Section 5: Organizing and generating new knowledge for drug discovery and repurposing with knowledge graphs (KGs). This section showcases another application of graphs in life sciences by employing large-scale KGs to organize the information from diverse medical sources and make prediction on these KGs. KG is a directed heterogeneous multigraph whose node and relation types have domain-specific semantics. We will review three approaches to construct such medical KGs 1) mining medical documents and publications 2) processing and stitching together different KGs coming from various medical databases 3) converting relational databases to KGs. We will show examples detailing how to construct such KGs. The resulting KGs store information efficiently and can be used for KG completion, drug repurposing, and question answering among other tasks. We will review notebooks showcasing how to use the KGs and graph ML to make predictions in these KGs. We also will explain common objectives used for KG completion. [section format: hands-on with Jupyter Notebook]

Instructions for the hands-on sessions:

This workshop requires a Jupter Notebook and related data. For the purposes of this tutorial, we will be using AWS to set up our environment.

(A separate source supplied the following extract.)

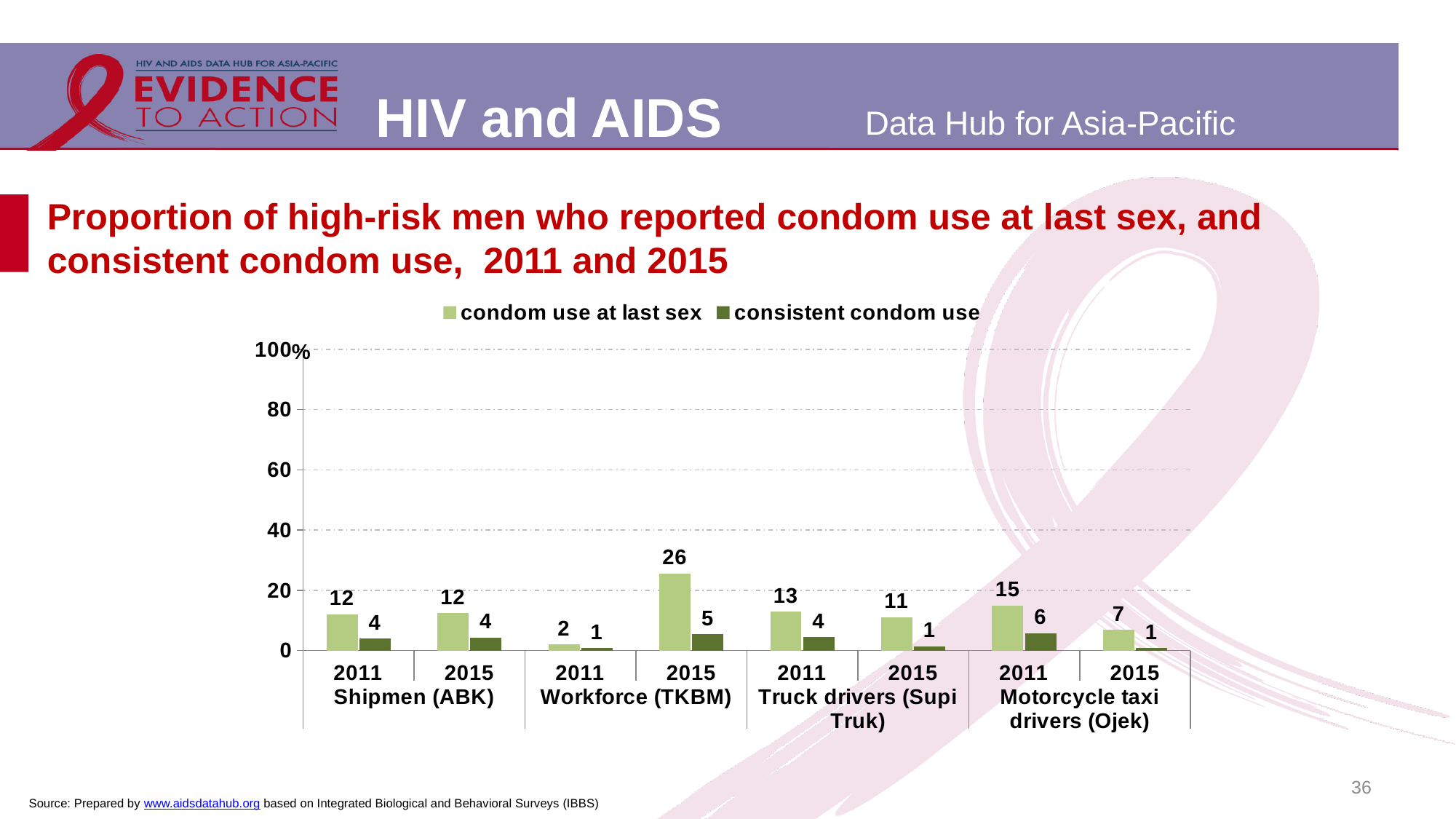
What is the value for condom use at last sex among Truck drivers (Supi Truk) in 2011? 13 How many series does the legend list? 2 How did condom use at last sex among Shipmen (ABK) change from 2011 to 2015? It stayed the same at 12 What is the value for condom use at last sex among Workforce (TKBM) in 2015? 26 Which is larger: condom use at last sex for Truck drivers (Supi Truk) in 2011 or in 2015? 2011 What is the difference in condom use at last sex for Motorcycle taxi drivers (Ojek) between 2011 and 2015? 8 What kind of chart is shown on the slide? bar chart What is the difference between condom use at last sex and consistent condom use for Workforce (TKBM) in 2015? 21 Which group and year has the highest value for condom use at last sex? Workforce (TKBM) 2015 Which group and year has the lowest value for condom use at last sex? Workforce (TKBM) 2011 What is the value for consistent condom use among Motorcycle taxi drivers (Ojek) in 2011? 6 Is the value for condom use at last sex among Workforce (TKBM) in 2015 greater or less than 20? greater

Within the AWS environment, we will use

  • SageMaker notebook instance: An Amazon SageMaker notebook instance is a machine learning (ML) compute instance running the Jupyter Notebook App. SageMaker manages creating the instance and related resources. Use Jupyter notebooks in your notebook instance to prepare and process data, write code to train models, deploy models to SageMaker hosting, and test or validate your models.
  • Neptune database instance: Amazon Neptune is a fast, reliable, fully managed graph database service that makes it easy to build and run applications.
  • Neptune ML: Amazon Neptune ML is a new capability of Neptune that uses Graph Neural Networks (GNNs), a machine learning technique purpose-built for graphs, to make easy, fast, and more accurate predictions using graph data. With Neptune ML, you can improve the accuracy of most predictions for graphs by over 50% when compared to making predictions using non-graph methods.
  • IAM execution roles for SageMaker: An IAM role is an IAM identity that you can create in your AWS account that has specific permissions you can use with your SageMaker notebook.
  • S3 Bucket: Amazon Simple Storage Service (Amazon S3) is an object storage service offering industry-leading scalability, data availability, security, and performance. As part of this workshop, this AWS environment has already been set up for you via AWS Event Engine.

Head to https://dashboard.eventengine.run/login and enter the event engine hash 7cc6-1b4e149c64-b8. You will be asked to login with an email to receive the OTP to get an AWS Account. Follow the instructions on the website

  1. Click on AWS Console
  2. On the window popup, select Open Console. This will open an AWS Console. The AWS Management Console is a browser-based GUI for Amazon Web Services (AWS). Through the console, a customer can manage their cloud computing, cloud storage and other resources running on the Amazon Web Services infrastructure.
  3. On the top right, ensure N.Virginia (us-east-1) is selected. If for any reason, you are logged into the different region, please switch to N.Virginia.
  4. On the top of the Console, type in SageMaker in the search bar
  5. On the left sidebar, head to Notebook > Notebook instances
  6. You will see an instance set up. Select Open Jupyter on the right side of the page under Actions. This will open a Jupyer notebook interface hosted on Amazon SageMaker
  7. Time to begin with your workshop!